- Task statement:
How many lines in the records below contain the string "results"? Reply with the number alone.

⁂

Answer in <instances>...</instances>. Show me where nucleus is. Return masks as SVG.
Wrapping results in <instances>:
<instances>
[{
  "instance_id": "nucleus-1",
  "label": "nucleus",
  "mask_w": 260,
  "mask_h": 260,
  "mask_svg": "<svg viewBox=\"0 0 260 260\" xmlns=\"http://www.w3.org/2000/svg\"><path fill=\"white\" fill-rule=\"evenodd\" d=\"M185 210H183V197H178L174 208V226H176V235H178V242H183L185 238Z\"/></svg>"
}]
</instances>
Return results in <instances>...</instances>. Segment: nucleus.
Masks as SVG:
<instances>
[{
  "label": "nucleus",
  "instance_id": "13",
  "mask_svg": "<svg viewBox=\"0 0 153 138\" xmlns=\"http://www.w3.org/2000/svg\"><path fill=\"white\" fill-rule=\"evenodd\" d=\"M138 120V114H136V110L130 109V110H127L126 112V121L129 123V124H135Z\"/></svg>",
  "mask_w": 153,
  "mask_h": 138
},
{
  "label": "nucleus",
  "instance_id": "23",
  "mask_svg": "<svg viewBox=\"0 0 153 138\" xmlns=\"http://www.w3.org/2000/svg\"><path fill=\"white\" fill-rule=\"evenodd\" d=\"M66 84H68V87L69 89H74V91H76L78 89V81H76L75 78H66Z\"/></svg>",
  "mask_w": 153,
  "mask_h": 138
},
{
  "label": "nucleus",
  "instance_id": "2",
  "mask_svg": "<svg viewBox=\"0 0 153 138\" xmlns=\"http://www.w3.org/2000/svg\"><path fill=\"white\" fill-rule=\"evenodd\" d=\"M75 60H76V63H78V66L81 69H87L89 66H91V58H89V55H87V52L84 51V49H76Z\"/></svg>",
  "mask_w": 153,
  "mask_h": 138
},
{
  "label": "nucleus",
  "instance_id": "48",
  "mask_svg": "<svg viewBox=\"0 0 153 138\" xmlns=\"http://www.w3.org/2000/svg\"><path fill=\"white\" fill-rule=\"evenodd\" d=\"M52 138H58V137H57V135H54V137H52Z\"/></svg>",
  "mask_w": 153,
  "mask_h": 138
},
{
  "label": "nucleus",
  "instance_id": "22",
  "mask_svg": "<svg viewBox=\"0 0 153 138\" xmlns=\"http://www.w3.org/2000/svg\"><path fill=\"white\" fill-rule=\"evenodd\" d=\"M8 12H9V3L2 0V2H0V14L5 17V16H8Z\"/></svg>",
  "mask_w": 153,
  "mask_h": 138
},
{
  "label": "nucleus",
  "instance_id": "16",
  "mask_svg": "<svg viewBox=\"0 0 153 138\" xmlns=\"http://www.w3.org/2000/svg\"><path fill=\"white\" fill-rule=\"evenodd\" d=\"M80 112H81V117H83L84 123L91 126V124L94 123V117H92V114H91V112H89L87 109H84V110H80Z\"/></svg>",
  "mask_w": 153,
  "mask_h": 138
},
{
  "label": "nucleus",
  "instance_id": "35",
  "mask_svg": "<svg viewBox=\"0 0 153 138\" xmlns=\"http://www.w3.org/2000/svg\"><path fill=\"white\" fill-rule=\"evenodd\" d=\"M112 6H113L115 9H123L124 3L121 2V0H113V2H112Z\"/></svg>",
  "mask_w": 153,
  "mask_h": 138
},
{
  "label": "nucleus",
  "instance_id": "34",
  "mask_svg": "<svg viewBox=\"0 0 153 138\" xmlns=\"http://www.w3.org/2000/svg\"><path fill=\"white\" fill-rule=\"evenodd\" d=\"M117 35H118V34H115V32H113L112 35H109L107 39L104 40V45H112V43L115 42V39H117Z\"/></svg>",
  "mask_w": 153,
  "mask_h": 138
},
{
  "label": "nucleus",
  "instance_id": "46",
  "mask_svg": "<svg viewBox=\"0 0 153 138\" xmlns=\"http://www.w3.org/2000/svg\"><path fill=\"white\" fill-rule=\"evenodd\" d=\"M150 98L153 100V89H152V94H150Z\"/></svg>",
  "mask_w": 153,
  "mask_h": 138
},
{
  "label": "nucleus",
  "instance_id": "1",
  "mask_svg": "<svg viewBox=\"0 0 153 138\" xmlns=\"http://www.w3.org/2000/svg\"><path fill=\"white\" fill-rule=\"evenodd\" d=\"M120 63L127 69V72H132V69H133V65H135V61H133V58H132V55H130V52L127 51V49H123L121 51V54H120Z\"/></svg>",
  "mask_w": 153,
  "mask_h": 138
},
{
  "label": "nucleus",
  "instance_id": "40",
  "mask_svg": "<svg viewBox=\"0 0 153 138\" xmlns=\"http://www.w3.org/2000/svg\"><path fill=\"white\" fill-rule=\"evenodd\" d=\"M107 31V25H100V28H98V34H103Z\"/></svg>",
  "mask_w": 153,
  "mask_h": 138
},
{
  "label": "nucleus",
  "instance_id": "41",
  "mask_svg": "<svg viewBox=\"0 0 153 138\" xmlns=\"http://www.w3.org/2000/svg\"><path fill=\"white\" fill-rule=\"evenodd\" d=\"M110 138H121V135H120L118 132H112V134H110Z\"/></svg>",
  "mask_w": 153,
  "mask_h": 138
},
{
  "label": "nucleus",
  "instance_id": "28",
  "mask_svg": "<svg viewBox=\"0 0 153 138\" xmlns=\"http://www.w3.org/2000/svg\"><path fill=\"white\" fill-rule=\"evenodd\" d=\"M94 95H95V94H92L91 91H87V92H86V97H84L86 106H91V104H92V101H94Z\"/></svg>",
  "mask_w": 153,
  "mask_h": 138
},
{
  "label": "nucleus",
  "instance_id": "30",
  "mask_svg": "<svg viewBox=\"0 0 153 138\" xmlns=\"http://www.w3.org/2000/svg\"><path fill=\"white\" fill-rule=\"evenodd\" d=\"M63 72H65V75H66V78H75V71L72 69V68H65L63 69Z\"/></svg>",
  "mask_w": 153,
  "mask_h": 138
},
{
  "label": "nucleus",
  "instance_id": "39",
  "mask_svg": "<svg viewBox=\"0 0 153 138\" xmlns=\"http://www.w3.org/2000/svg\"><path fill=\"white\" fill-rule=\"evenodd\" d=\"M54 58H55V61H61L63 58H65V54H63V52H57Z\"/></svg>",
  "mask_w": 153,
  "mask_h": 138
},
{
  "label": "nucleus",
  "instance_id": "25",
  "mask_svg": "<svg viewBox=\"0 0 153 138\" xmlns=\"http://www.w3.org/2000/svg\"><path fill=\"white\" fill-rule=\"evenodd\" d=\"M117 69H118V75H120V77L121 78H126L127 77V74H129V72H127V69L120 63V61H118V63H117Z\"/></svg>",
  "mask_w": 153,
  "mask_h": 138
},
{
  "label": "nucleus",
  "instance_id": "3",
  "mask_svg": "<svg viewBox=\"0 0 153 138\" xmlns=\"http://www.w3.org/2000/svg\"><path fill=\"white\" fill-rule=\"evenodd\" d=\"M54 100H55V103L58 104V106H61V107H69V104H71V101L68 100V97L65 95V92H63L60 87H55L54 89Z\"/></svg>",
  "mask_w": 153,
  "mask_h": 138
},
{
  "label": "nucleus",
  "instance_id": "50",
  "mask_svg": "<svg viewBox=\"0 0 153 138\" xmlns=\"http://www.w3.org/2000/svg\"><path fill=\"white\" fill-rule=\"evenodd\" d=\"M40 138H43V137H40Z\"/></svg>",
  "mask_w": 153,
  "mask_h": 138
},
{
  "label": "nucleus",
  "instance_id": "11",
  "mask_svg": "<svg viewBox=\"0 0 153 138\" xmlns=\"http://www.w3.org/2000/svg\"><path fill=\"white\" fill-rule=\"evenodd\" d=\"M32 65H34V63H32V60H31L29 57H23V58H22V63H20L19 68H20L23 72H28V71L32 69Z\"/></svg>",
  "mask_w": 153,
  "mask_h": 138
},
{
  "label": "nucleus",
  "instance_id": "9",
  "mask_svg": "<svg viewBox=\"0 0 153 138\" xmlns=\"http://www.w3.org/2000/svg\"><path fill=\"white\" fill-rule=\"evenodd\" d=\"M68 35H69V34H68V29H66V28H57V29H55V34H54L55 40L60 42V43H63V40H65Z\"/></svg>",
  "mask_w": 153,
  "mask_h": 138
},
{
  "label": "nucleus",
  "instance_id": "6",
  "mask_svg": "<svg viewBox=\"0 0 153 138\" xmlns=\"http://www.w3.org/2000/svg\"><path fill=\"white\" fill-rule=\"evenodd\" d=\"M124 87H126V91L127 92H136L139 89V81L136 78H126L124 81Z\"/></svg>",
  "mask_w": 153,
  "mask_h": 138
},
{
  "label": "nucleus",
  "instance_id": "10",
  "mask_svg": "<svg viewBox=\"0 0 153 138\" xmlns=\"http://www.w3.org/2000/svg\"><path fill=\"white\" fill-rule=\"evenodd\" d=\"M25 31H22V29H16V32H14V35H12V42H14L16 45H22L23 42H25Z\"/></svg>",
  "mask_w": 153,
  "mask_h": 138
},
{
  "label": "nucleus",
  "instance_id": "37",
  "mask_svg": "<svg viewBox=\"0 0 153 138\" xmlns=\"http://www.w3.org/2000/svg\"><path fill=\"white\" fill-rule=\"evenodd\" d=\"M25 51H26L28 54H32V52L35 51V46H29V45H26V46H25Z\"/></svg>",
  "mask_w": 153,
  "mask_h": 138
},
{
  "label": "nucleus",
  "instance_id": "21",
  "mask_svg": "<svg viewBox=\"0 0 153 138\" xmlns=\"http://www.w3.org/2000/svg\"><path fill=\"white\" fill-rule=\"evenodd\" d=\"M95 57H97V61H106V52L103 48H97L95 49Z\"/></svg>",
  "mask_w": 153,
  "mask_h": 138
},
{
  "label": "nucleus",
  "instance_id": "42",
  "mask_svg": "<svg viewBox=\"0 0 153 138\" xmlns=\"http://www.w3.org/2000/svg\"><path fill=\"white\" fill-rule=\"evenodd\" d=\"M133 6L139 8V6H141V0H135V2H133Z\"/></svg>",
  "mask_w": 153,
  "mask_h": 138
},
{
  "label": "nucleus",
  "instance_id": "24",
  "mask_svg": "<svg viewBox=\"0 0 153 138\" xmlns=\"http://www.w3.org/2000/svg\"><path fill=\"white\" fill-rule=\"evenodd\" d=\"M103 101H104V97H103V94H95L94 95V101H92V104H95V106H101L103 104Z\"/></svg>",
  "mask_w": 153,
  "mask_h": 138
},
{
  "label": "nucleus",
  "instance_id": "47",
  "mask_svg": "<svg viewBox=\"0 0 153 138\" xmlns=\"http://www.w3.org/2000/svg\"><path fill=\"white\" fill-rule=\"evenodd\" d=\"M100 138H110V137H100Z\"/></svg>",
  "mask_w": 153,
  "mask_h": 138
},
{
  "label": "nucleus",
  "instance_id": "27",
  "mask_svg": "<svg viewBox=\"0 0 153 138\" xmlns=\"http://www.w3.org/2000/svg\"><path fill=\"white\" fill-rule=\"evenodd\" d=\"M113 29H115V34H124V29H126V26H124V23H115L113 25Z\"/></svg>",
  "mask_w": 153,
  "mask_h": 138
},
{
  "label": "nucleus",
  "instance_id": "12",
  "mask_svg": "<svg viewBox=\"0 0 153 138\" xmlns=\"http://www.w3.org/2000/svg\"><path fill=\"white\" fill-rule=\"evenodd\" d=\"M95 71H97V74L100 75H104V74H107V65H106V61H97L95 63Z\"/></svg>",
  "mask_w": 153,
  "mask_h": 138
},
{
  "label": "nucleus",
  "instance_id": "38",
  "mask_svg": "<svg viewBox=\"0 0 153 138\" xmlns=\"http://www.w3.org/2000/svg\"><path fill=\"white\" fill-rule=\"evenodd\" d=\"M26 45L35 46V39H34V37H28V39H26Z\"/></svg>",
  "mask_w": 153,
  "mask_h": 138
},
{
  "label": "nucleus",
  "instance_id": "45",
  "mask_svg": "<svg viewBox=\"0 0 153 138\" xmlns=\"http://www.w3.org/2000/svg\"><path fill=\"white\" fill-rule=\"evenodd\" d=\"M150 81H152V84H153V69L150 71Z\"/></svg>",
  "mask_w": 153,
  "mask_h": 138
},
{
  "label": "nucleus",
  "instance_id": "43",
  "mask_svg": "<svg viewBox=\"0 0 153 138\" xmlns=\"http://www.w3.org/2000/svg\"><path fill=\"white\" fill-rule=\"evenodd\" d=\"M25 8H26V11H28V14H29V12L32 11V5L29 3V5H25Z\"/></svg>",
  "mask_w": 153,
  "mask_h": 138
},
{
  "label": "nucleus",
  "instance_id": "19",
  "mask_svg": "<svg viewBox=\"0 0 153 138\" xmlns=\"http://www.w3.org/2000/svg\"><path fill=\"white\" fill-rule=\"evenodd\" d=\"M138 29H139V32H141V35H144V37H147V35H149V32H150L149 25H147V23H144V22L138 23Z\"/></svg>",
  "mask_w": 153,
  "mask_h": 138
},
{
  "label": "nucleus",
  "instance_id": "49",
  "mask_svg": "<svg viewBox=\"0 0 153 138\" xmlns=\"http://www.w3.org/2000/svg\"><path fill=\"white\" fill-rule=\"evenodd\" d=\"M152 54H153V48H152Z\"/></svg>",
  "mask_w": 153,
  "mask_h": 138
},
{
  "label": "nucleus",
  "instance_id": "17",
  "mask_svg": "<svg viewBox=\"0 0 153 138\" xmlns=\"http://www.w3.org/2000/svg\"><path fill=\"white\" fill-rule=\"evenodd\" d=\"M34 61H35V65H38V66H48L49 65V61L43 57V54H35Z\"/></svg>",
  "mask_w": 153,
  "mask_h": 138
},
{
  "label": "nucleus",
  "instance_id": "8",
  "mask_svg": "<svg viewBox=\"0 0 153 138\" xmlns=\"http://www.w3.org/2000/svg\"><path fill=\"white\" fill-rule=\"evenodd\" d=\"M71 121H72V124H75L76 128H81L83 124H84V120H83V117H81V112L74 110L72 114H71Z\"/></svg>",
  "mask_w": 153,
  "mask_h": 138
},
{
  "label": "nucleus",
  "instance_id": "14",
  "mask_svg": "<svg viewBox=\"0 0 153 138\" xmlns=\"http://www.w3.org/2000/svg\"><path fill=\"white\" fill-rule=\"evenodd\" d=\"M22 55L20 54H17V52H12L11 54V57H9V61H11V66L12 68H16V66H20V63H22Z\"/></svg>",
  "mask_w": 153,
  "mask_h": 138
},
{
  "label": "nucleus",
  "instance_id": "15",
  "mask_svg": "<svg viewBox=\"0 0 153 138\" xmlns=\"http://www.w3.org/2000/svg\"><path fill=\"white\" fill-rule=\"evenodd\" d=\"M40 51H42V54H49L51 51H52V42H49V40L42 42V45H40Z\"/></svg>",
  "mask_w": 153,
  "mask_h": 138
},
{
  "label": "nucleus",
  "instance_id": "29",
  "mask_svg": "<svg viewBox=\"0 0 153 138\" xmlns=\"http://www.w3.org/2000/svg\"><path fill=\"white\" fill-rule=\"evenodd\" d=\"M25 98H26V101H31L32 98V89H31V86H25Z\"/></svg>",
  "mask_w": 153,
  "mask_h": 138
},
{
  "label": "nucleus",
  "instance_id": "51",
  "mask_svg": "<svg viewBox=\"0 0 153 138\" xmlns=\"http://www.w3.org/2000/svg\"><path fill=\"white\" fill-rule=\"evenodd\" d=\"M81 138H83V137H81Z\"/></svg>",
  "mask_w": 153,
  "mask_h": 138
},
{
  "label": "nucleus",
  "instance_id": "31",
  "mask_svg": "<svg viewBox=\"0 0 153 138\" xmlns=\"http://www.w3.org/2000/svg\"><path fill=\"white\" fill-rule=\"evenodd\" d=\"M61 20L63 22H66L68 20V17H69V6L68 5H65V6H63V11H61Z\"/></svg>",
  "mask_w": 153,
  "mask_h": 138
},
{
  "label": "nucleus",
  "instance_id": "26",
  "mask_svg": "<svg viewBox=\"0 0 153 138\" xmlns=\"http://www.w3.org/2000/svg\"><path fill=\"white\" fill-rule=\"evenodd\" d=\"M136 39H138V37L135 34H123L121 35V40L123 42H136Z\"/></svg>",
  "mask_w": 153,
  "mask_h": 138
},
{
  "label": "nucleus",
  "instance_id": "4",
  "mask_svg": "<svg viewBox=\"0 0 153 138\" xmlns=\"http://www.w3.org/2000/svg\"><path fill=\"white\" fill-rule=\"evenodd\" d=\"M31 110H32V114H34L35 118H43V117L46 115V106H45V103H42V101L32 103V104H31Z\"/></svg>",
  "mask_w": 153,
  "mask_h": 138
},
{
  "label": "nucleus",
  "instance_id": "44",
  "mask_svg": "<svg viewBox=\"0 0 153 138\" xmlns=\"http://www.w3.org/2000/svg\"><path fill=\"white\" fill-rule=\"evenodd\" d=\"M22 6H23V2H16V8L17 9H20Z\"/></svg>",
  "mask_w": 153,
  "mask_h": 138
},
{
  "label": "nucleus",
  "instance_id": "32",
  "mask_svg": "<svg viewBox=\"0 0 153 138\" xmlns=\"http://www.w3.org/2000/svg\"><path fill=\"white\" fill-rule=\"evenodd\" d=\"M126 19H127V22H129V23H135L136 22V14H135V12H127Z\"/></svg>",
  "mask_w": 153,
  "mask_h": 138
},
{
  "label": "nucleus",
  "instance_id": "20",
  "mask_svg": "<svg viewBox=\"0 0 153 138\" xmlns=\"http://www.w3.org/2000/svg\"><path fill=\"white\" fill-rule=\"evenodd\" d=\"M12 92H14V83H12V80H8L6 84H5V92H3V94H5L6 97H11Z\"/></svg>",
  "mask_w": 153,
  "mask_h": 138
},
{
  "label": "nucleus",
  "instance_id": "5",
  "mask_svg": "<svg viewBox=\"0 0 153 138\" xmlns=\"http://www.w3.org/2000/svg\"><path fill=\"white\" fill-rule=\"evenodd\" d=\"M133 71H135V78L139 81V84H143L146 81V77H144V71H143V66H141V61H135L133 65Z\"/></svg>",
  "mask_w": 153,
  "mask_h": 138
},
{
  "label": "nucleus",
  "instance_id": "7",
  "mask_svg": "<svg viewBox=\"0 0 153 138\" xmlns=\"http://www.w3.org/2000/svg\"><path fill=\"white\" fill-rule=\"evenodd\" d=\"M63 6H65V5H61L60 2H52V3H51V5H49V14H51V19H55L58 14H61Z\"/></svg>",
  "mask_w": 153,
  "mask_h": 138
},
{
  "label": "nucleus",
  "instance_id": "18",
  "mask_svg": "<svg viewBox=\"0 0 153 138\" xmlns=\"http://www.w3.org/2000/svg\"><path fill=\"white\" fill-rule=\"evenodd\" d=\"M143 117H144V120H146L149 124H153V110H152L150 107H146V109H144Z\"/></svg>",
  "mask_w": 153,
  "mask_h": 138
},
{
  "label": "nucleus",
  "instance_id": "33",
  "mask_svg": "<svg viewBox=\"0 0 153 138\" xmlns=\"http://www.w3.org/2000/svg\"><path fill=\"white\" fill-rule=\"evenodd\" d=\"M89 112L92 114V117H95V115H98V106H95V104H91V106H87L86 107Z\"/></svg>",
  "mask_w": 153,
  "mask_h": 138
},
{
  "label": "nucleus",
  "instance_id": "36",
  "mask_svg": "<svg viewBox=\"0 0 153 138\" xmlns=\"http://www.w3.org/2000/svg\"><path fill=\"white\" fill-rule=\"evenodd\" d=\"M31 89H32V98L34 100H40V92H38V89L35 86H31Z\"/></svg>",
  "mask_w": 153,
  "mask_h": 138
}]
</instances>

⁂

- The output:
2